SHANGHAI, China - July 28, 2023 - Zhangmen Education Inc. (the "Company") (OTCMKTS: ZMENY), an online education company in China, today announced that it has entered into a definitive Agreement and Plan of Merger (the "Merger Agreement") with Ultimate Vitor II Holdings Limited ("Parent") and Summit Lustre Limited ("Merger Sub"), a wholly owned subsidiary of Parent, pursuant to which, and subject to the terms and conditions thereof, Merger Sub will merge with and into the Company, with the Company continuing as the surviving entity and becoming a wholly owned subsidiary of Parent (the "Merger"), in a transaction in which the Company will be acquired by Mr. Yi Zhang, founder, chairman of the Board, chief executive officer and interim principal financial and accounting officer of the Company (the "Buyer").

Data
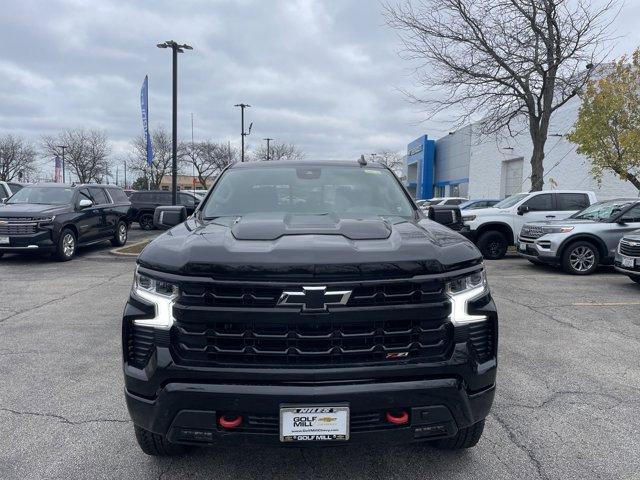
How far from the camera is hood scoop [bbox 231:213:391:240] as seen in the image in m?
2.58

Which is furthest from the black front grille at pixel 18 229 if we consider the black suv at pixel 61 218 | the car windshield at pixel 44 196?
the car windshield at pixel 44 196

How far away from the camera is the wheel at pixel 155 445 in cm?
270

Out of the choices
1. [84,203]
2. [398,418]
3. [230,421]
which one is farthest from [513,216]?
[230,421]

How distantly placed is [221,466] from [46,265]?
9.71 metres

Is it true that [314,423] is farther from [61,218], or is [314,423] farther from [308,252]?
[61,218]

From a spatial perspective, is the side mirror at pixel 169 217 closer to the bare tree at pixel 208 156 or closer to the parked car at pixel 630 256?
the parked car at pixel 630 256

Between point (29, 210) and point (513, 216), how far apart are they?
11.4 metres

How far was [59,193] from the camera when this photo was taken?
11.9m

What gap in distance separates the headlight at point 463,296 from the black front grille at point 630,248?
6.87 m

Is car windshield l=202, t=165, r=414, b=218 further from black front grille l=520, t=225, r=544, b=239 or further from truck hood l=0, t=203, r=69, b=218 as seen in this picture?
truck hood l=0, t=203, r=69, b=218

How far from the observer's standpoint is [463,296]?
2.41 m

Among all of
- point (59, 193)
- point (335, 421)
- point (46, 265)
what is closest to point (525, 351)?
point (335, 421)

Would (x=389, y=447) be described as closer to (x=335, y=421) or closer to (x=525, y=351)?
(x=335, y=421)

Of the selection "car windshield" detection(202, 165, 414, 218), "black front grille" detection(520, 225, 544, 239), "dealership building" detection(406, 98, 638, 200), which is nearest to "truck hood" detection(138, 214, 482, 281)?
"car windshield" detection(202, 165, 414, 218)
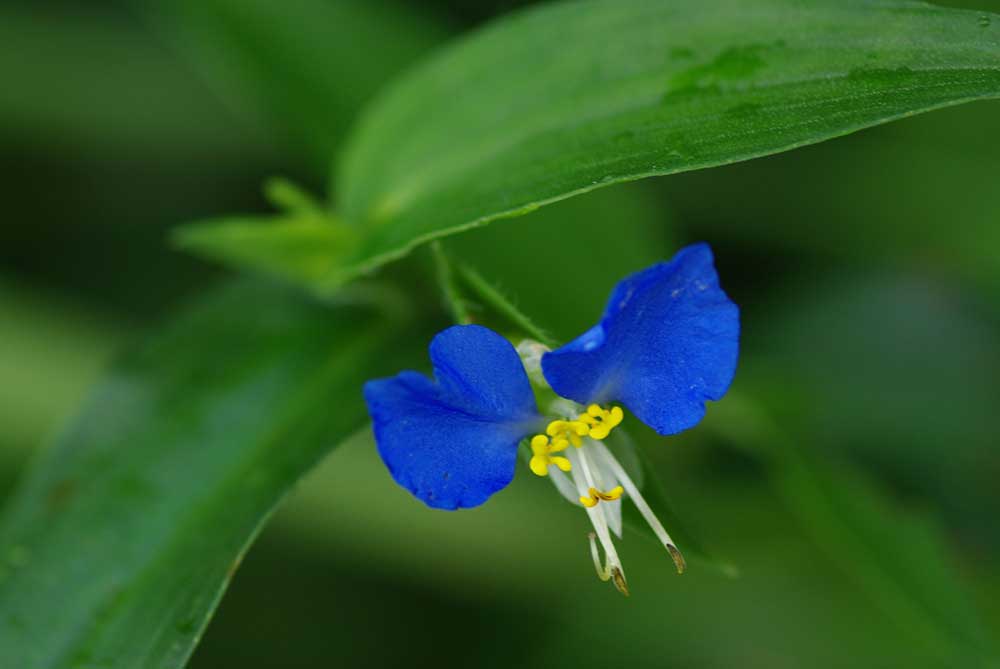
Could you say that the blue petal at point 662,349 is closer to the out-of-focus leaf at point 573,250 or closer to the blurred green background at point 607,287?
the out-of-focus leaf at point 573,250

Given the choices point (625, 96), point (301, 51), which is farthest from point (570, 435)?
point (301, 51)

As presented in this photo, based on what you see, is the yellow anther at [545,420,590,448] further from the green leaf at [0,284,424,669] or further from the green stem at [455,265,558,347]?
the green leaf at [0,284,424,669]

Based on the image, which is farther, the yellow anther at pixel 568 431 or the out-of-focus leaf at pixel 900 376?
the out-of-focus leaf at pixel 900 376

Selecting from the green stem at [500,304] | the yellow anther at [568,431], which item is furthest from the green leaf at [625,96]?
the yellow anther at [568,431]

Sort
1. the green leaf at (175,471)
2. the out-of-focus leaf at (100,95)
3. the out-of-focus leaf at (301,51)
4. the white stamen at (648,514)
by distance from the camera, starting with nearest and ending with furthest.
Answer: the white stamen at (648,514) < the green leaf at (175,471) < the out-of-focus leaf at (301,51) < the out-of-focus leaf at (100,95)

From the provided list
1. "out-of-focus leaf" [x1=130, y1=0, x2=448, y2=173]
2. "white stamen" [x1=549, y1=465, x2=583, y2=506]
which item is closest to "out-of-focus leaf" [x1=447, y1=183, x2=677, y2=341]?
"out-of-focus leaf" [x1=130, y1=0, x2=448, y2=173]

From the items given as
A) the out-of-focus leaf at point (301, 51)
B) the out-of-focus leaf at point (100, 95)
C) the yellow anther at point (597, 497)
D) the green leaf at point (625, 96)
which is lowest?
the yellow anther at point (597, 497)

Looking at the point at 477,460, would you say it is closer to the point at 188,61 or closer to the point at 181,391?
the point at 181,391
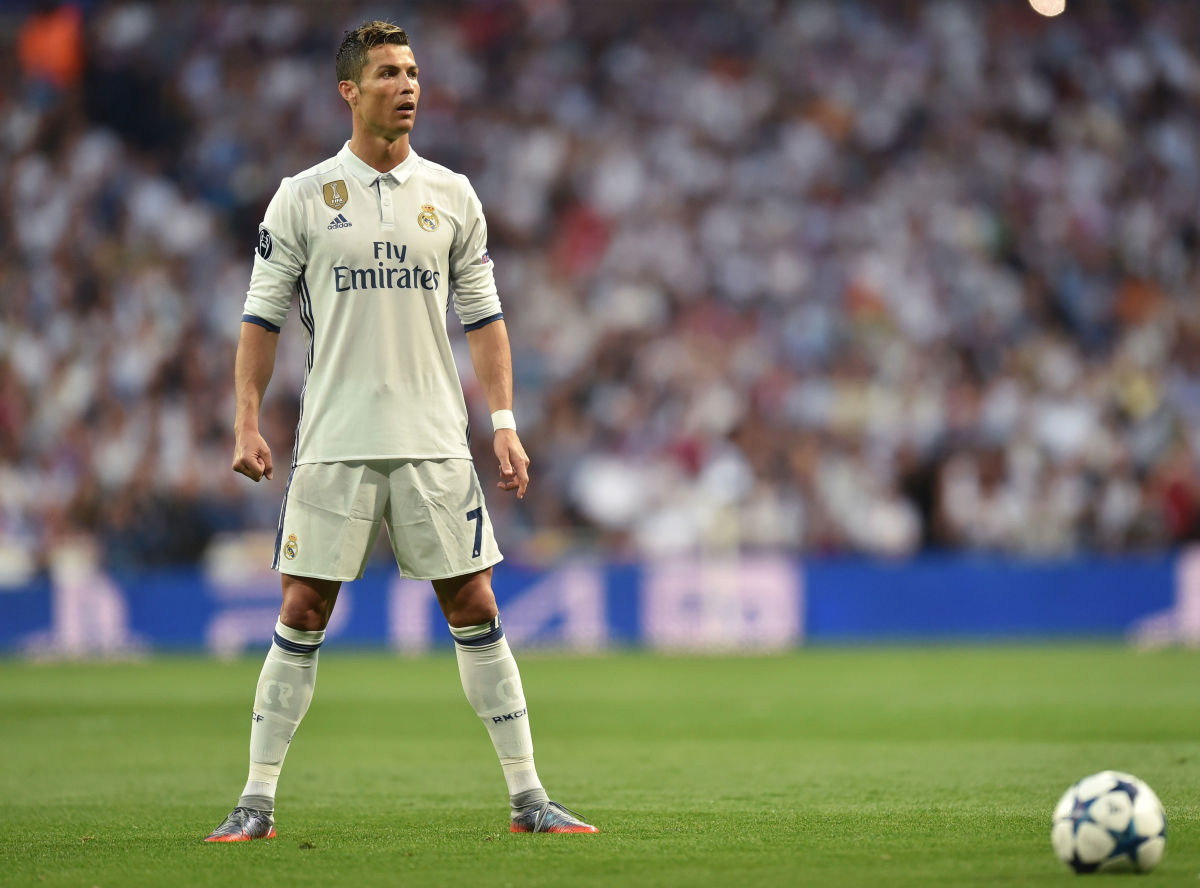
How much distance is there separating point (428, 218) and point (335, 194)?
0.33 meters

What this task involves
Copy out the Zhangmen Education merger announcement above word for word, in full.

Response to the task
SHANGHAI, China - July 28, 2023 - Zhangmen Education Inc. (the "Company") (OTCMKTS: ZMENY), an online education company in China, today announced that it has entered into a definitive Agreement and Plan of Merger (the "Merger Agreement") with Ultimate Vitor II Holdings Limited ("Parent") and Summit Lustre Limited ("Merger Sub"), a wholly owned subsidiary of Parent, pursuant to which, and subject to the terms and conditions thereof, Merger Sub will merge with and into the Company, with the Company continuing as the surviving entity and becoming a wholly owned subsidiary of Parent (the "Merger"), in a transaction in which the Company will be acquired by Mr. Yi Zhang, founder, chairman of the Board, chief executive officer and interim principal financial and accounting officer of the Company (the "Buyer").